Tutorial
Build a smarter real-time AI agent with Redis Iris
May 18, 202644 minute read
TL;DR: AI agents forget everything when a conversation ends, and can't query structured data without custom code. Redis Iris solves both. Redis Context Retriever turns your entity data into auto-generated MCP tools any agent can discover and call. Redis Agent Memory gives agents persistent session memory and cross-session long-term memory backed by vector search. Together they make Redis a full context engine for AI applications.

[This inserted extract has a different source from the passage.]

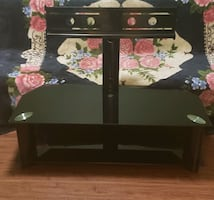 Flat panel black glass TV stand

Note: This tutorial uses the code from the following git repository:https://github.com/redis-developer/redis-agent-memory-explorer
When a wealth advisor meets with a client every month, they're expected to remember what was discussed last quarter, the client's risk tolerance, their family situation, and every commitment made across a dozen previous meetings. Without a memory system, every LLM-powered assistant starts blank. The context window fills up fast, the session ends, and everything is forgotten.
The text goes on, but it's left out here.